§ **DIRECTIONS**: Below are some records; reproduce every one of them exactly.

::: EXERCISE DATA

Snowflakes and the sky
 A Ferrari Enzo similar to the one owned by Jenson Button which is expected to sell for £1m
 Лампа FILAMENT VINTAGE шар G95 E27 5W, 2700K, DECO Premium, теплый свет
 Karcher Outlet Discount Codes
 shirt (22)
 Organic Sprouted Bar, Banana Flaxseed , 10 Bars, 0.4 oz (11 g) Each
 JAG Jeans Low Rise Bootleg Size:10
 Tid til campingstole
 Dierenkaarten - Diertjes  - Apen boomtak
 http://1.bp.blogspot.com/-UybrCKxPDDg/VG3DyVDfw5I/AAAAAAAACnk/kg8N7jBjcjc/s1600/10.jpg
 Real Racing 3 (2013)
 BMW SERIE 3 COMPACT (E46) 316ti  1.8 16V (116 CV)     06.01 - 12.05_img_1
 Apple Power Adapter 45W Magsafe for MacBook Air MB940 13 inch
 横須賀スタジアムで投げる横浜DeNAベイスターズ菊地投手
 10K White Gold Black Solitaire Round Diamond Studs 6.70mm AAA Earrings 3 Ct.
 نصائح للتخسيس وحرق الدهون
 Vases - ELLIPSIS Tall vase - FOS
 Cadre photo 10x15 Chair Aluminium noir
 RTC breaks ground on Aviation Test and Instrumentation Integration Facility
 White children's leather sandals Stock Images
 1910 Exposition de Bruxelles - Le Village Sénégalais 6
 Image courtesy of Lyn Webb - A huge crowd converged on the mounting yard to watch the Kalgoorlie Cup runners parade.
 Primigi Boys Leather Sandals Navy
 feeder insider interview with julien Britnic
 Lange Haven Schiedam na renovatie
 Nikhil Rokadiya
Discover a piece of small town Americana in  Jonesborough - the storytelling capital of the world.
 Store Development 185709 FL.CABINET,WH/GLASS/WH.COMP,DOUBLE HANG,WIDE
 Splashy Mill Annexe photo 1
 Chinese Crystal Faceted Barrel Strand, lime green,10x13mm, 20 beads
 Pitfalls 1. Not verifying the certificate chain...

::::::

§ **ANSWER TO THE EXERCISE**:
Snowflakes and the sky
 A Ferrari Enzo similar to the one owned by Jenson Button which is expected to sell for £1m
 Лампа FILAMENT VINTAGE шар G95 E27 5W, 2700K, DECO Premium, теплый свет
 Karcher Outlet Discount Codes
 shirt (22)
 Organic Sprouted Bar, Banana Flaxseed , 10 Bars, 0.4 oz (11 g) Each
 JAG Jeans Low Rise Bootleg Size:10
 Tid til campingstole
 Dierenkaarten - Diertjes  - Apen boomtak
 http://1.bp.blogspot.com/-UybrCKxPDDg/VG3DyVDfw5I/AAAAAAAACnk/kg8N7jBjcjc/s1600/10.jpg
 Real Racing 3 (2013)
 BMW SERIE 3 COMPACT (E46) 316ti  1.8 16V (116 CV)     06.01 - 12.05_img_1
 Apple Power Adapter 45W Magsafe for MacBook Air MB940 13 inch
 横須賀スタジアムで投げる横浜DeNAベイスターズ菊地投手
 10K White Gold Black Solitaire Round Diamond Studs 6.70mm AAA Earrings 3 Ct.
 نصائح للتخسيس وحرق الدهون
 Vases - ELLIPSIS Tall vase - FOS
 Cadre photo 10x15 Chair Aluminium noir
 RTC breaks ground on Aviation Test and Instrumentation Integration Facility
 White children's leather sandals Stock Images
 1910 Exposition de Bruxelles - Le Village Sénégalais 6
 Image courtesy of Lyn Webb - A huge crowd converged on the mounting yard to watch the Kalgoorlie Cup runners parade.
 Primigi Boys Leather Sandals Navy
 feeder insider interview with julien Britnic
 Lange Haven Schiedam na renovatie
 Nikhil Rokadiya
Discover a piece of small town Americana in  Jonesborough - the storytelling capital of the world.
 Store Development 185709 FL.CABINET,WH/GLASS/WH.COMP,DOUBLE HANG,WIDE
 Splashy Mill Annexe photo 1
 Chinese Crystal Faceted Barrel Strand, lime green,10x13mm, 20 beads
 Pitfalls 1. Not verifying the certificate chain...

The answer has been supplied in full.